Your task is to transcribe the data in full.

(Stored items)
◇ ◇ ◇ ◇
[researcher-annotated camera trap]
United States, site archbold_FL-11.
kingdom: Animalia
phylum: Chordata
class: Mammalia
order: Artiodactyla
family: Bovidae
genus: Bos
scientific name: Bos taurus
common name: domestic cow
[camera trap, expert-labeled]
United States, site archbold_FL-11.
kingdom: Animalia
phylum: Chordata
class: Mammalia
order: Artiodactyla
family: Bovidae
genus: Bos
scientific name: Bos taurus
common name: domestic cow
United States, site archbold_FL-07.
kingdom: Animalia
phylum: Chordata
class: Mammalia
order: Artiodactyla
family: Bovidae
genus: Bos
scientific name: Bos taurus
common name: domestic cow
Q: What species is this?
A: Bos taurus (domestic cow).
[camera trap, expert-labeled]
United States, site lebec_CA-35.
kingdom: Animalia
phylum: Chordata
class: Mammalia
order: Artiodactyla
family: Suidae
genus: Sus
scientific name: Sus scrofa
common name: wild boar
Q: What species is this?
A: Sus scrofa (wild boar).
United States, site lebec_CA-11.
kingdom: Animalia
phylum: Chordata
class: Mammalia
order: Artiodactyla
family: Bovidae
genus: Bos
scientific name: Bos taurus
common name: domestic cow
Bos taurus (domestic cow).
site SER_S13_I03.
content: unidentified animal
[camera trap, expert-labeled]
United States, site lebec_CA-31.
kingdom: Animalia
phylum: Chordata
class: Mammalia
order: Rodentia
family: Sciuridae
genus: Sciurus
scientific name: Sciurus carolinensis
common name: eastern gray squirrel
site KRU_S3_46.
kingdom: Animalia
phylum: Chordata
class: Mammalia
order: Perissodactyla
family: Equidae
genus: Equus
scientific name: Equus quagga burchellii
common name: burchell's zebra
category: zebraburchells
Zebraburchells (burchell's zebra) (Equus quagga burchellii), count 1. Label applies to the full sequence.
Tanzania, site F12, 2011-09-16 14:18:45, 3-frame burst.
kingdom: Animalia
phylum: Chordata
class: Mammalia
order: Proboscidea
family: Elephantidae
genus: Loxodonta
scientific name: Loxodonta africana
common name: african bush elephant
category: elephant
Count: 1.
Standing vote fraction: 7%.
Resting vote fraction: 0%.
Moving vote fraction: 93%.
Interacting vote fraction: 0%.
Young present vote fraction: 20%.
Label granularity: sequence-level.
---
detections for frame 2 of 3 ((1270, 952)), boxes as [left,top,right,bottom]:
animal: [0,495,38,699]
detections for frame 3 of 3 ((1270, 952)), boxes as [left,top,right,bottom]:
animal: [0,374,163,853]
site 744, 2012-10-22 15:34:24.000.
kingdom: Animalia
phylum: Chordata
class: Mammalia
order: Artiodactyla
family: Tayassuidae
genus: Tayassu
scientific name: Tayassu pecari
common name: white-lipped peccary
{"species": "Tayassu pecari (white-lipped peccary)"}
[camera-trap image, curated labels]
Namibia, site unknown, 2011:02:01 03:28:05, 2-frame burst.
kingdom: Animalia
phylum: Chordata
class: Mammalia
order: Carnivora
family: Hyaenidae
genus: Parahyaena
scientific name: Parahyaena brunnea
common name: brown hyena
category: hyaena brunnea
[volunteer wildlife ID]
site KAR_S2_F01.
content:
◇ ◇ ◇ ◇
| Reply to the exercise |
[researcher-annotated camera trap]
United States, site archbold_FL-11.
kingdom: Animalia
phylum: Chordata
class: Mammalia
order: Artiodactyla
family: Bovidae
genus: Bos
scientific name: Bos taurus
common name: domestic cow
[camera trap, expert-labeled]
United States, site archbold_FL-11.
kingdom: Animalia
phylum: Chordata
class: Mammalia
order: Artiodactyla
family: Bovidae
genus: Bos
scientific name: Bos taurus
common name: domestic cow
United States, site archbold_FL-07.
kingdom: Animalia
phylum: Chordata
class: Mammalia
order: Artiodactyla
family: Bovidae
genus: Bos
scientific name: Bos taurus
common name: domestic cow
Q: What species is this?
A: Bos taurus (domestic cow).
[camera trap, expert-labeled]
United States, site lebec_CA-35.
kingdom: Animalia
phylum: Chordata
class: Mammalia
order: Artiodactyla
family: Suidae
genus: Sus
scientific name: Sus scrofa
common name: wild boar
Q: What species is this?
A: Sus scrofa (wild boar).
United States, site lebec_CA-11.
kingdom: Animalia
phylum: Chordata
class: Mammalia
order: Artiodactyla
family: Bovidae
genus: Bos
scientific name: Bos taurus
common name: domestic cow
Bos taurus (domestic cow).
site SER_S13_I03.
content: unidentified animal
[camera trap, expert-labeled]
United States, site lebec_CA-31.
kingdom: Animalia
phylum: Chordata
class: Mammalia
order: Rodentia
family: Sciuridae
genus: Sciurus
scientific name: Sciurus carolinensis
common name: eastern gray squirrel
site KRU_S3_46.
kingdom: Animalia
phylum: Chordata
class: Mammalia
order: Perissodactyla
family: Equidae
genus: Equus
scientific name: Equus quagga burchellii
common name: burchell's zebra
category: zebraburchells
Zebraburchells (burchell's zebra) (Equus quagga burchellii), count 1. Label applies to the full sequence.
Tanzania, site F12, 2011-09-16 14:18:45, 3-frame burst.
kingdom: Animalia
phylum: Chordata
class: Mammalia
order: Proboscidea
family: Elephantidae
genus: Loxodonta
scientific name: Loxodonta africana
common name: african bush elephant
category: elephant
Count: 1.
Standing vote fraction: 7%.
Resting vote fraction: 0%.
Moving vote fraction: 93%.
Interacting vote fraction: 0%.
Young present vote fraction: 20%.
Label granularity: sequence-level.
---
detections for frame 2 of 3 ((1270, 952)), boxes as [left,top,right,bottom]:
animal: [0,495,38,699]
detections for frame 3 of 3 ((1270, 952)), boxes as [left,top,right,bottom]:
animal: [0,374,163,853]
site 744, 2012-10-22 15:34:24.000.
kingdom: Animalia
phylum: Chordata
class: Mammalia
order: Artiodactyla
family: Tayassuidae
genus: Tayassu
scientific name: Tayassu pecari
common name: white-lipped peccary
{"species": "Tayassu pecari (white-lipped peccary)"}
[camera-trap image, curated labels]
Namibia, site unknown, 2011:02:01 03:28:05, 2-frame burst.
kingdom: Animalia
phylum: Chordata
class: Mammalia
order: Carnivora
family: Hyaenidae
genus: Parahyaena
scientific name: Parahyaena brunnea
common name: brown hyena
category: hyaena brunnea
[volunteer wildlife ID]
site KAR_S2_F01.
content:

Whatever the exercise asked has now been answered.